As a new type of endogenous noncoding RNA, circRNAs are produced by precursor mRNA (premRNA) and have special structural stability [34]. The dysregulation of circRNAs in cancers has been widely reported, and accumulating evidence suggests that circRNAs are associated with tumor progression [30,35] and circRNAs are potential biomarkers for tumor diagnosis, treatment and prognosis [36,37]. In this study, high throughput sequencing revealed a total of 59 differentially expressed circRNAs between CC and normal controls. We analyzed expression of these circRNAs and found that highly expressed circRNAs were concomitant with low expression of host genes, such as circYPEL2 and circFCHO2, indicating an independent expression pattern of circRNA, which was also revealed in previous work [38]. In addition, circRNAs were more stable than their host genes in CC cells (Figure 2C). These results suggest that circRNAs are potential robust biomarker than linear genes.

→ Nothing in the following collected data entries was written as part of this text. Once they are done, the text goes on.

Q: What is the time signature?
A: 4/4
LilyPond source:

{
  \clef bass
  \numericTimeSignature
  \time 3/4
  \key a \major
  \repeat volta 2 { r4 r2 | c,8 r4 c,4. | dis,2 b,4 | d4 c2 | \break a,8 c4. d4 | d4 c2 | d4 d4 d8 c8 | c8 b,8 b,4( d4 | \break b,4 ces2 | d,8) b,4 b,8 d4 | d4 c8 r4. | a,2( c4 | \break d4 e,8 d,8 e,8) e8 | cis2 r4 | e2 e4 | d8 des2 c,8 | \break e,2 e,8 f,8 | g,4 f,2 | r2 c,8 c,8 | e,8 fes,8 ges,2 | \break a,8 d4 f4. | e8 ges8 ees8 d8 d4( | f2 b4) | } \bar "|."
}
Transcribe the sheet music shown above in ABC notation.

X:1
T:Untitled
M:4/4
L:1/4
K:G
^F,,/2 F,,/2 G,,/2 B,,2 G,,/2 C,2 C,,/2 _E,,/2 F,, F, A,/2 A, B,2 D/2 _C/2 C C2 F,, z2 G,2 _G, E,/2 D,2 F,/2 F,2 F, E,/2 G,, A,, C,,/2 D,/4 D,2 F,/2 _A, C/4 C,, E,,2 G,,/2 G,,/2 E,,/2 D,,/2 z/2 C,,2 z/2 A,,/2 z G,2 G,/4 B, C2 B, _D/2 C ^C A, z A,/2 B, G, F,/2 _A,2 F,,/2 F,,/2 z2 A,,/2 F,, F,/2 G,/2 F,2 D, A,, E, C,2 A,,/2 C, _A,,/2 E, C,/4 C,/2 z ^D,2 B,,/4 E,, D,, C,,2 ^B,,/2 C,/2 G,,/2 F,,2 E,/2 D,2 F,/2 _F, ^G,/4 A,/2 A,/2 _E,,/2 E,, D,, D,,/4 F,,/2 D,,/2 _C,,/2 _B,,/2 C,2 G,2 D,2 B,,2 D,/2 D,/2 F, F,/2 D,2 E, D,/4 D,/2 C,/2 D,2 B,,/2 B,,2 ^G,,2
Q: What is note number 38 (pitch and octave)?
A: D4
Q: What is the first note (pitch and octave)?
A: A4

Gain and loss of function experiments suggested that circYPEL2 may act as an oncogene in CC by regulating cell proliferation, invasion and migration. We further identified the downstream genes of circYPEL2 by performing high-throughput sequencing on CC cell lines with knockdown of circYPEL2. Genes such as PYGM, BMF, MBNL3, DENND6A, REEP5, KLF6 and ITM2C are potentially regulated by circYPEL2 and involved in cancer-specific pathways [39,40,41], which are needed to be validated in further studies.

5. Conclusions

In summary, combining with high throughput sequencing and experiment analysis, we explored the CC-associated circRNAs and investigated the potential function of circYPEL2 in CC cells, which provided a novel view for understanding the development of CC and diagnosis.